Mosi shook his head. ‘Don’t ever ask me to tell you that, Patrick.’
Because Mosi couldn’t bear to remember that moment. Remember the terror on those boys’ faces, and what Papa Blood did to them.
There, in front of them all.
‘No one refused to fight after that. I promised myself I would never risk his anger. After that day I really did become a soldier. I learned to shoot. Though most of the guns were bigger than I was. The first time I fired a Kalashnikov it threw me halfway into the jungle. But I learned. I learned how to use a machete. I learned how to fight. I had no mercy for anyone. I have done some terrible things, Patrick. Terrible things. But I wanted to survive, and Papa Blood had great magic, and we knew it was true. He knew everything. He could soar like a bird and see us, see if we held back during a battle, know if we tried to run away. He could become anything. The mosquito we brushed from our ear, the snake in the undergrowth. I was terrified of him. We all were.’
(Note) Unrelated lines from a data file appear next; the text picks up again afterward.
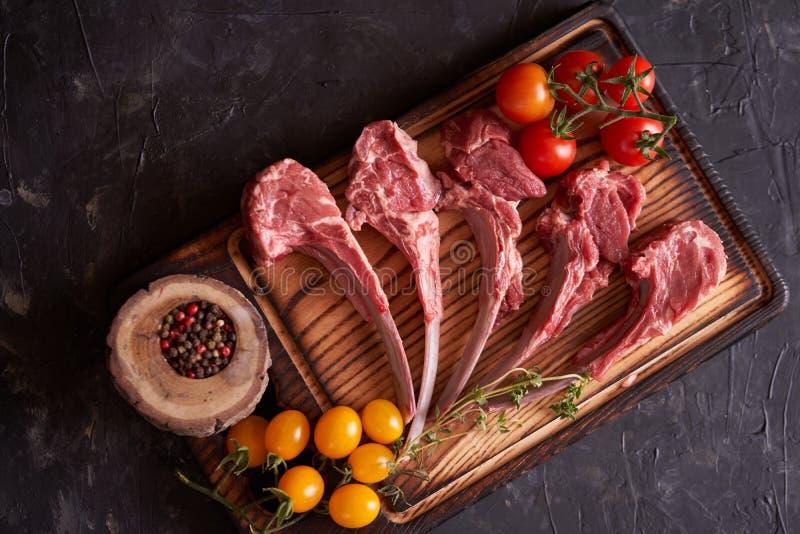 被切开的未加工的放在架子上的羊羔在一个切口木板的用黄色和红色蕃茄,五颜六色的豌豆,在石黑暗的背景 图库摄影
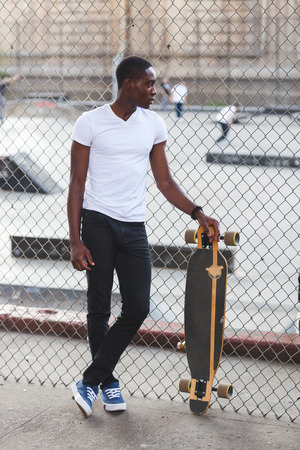 longboard: Black Boy with Longboard at Park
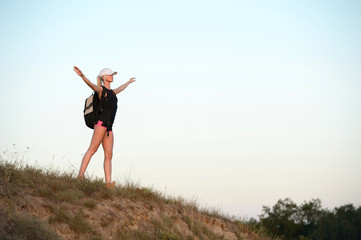 Young woman with hands up standing on the top of the mountain enjoying nice day. Travel, vacation, holidays and adventure concept.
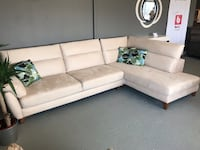 white leather sectional sofa with throw pillows THORNHILL
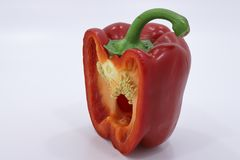 Red bell pepper in a cut. Red bell pepper in a section in front of there, how to become a salad. reminds a pharynx Royalty Free Stock Photo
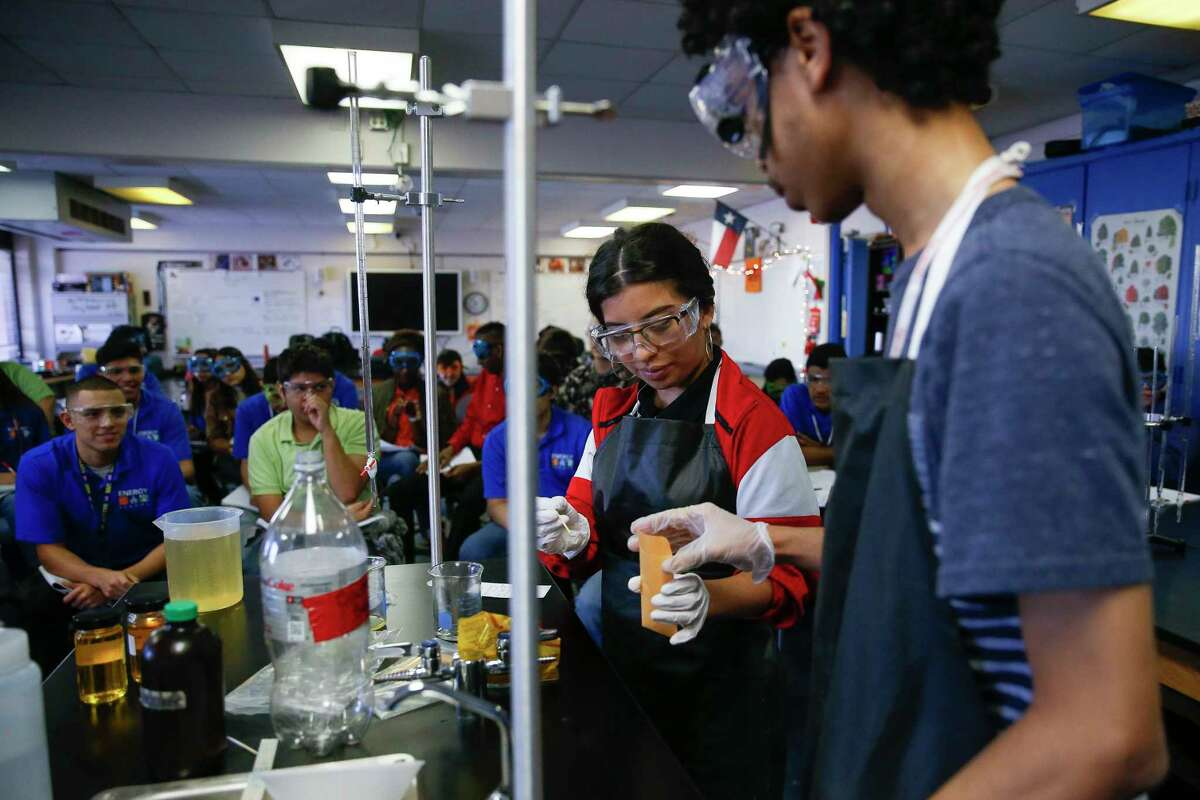 Juniors Deborah Marin, left, and Charles Hendricks help perform an experiment during a presentation on biodiesel during their joint environmental science and bio-tech engineering class at the Energy Institute High School, a STEM-focused magnet school in Houston ISD, Tuesday, Jan. 30, 2018 in Houston. ( Michael Ciaglo / Houston Chronicle)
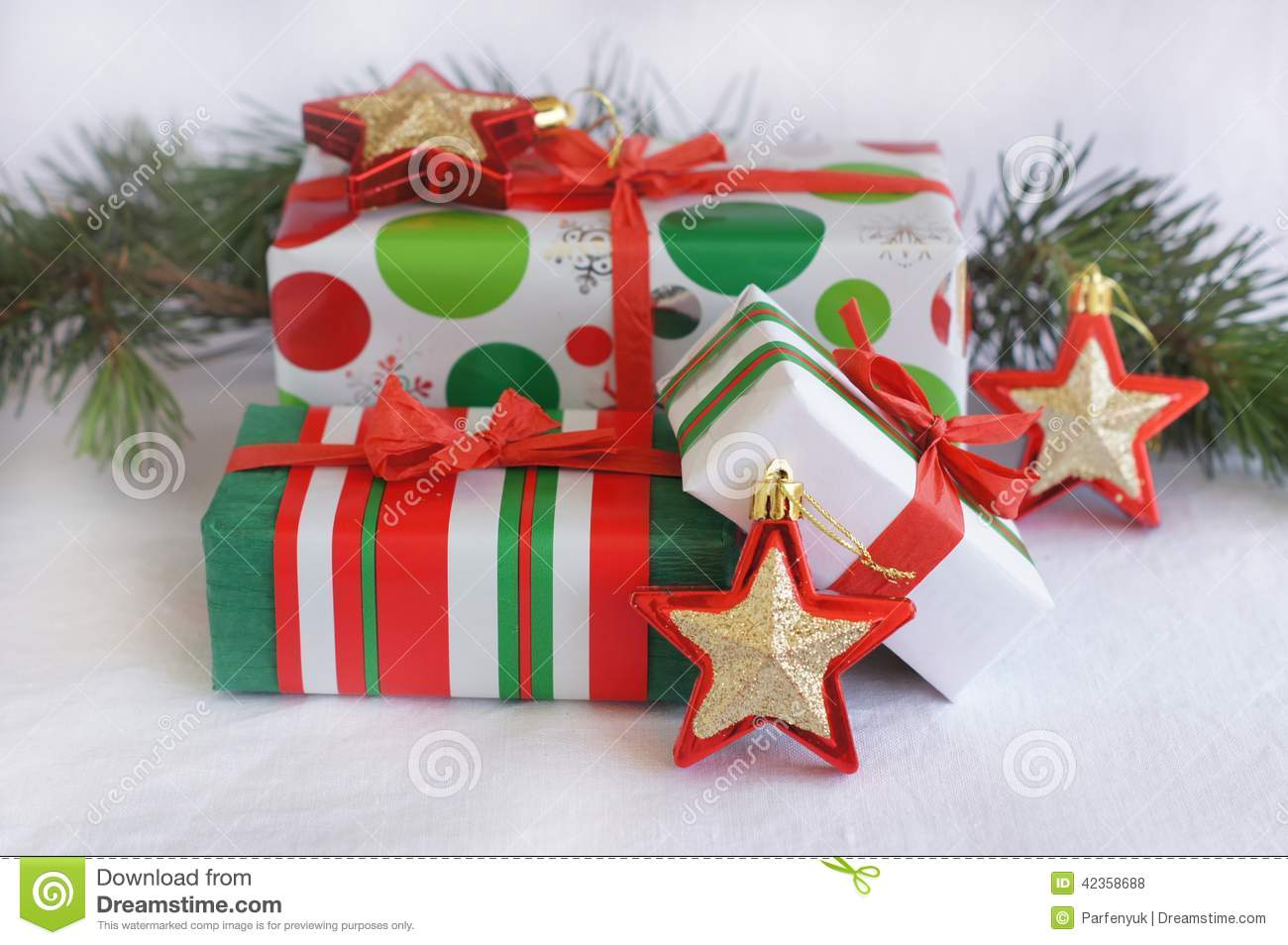 Three red green white christmas gifts with red gol for Red green gold white christmas tree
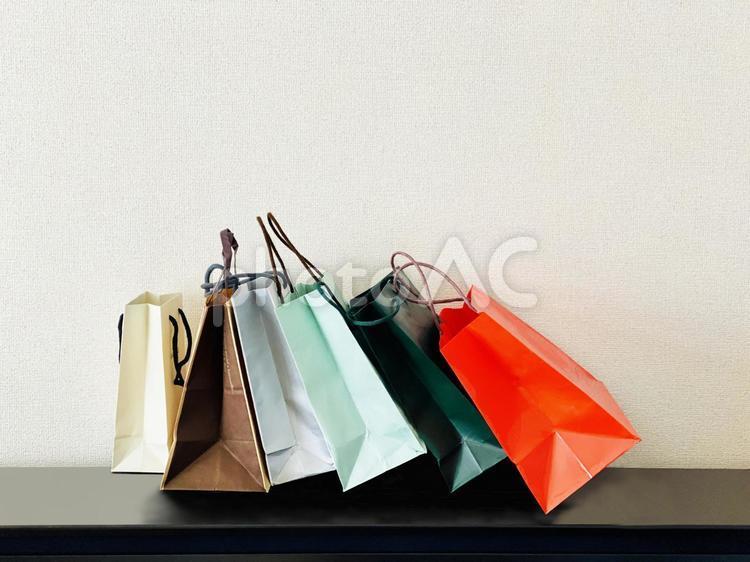 たくさんのショッピングバッグが倒れかかるテーブルの写真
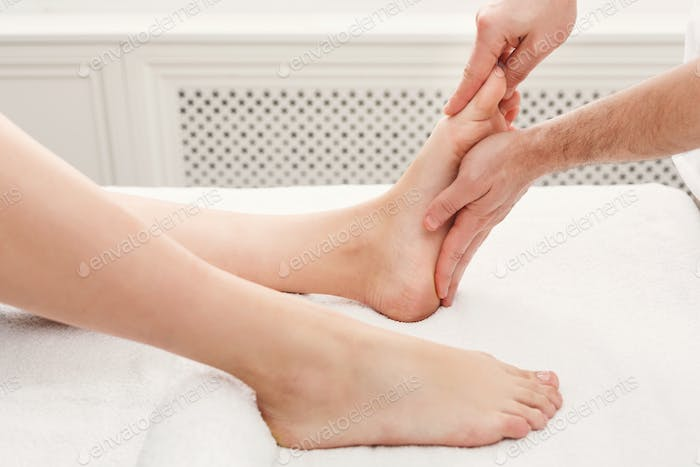 Feet massage closeup, acupressure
Again Mosi went quiet, and Patrick began to think he had finished his story. But after a moment he went on. ‘And now, I am going to tell you the worst thing . . . the worst thing ever.’ He was silent again, as if he needed to draw on every bit of strength he had to tell Patrick this.
‘One day he came, and made us all kneel on the ground. He walked past each of us. He would select three, he said, as an example of his magic. To show us how he got his power. He touched the head of one boy, I saw him tumble to the ground in fear. I kept my head down. He moved on and touched the head of another. I heard the boy scream, “No, no, no,” but they dragged him off. And then, and then . . . He was so close to me, I could have reached out my hand and touched him and I prayed to become invisible. I wanted his magic to make me invisible. I prayed for him to choose any other boy but me, any other boy, even my best friend, Asad.’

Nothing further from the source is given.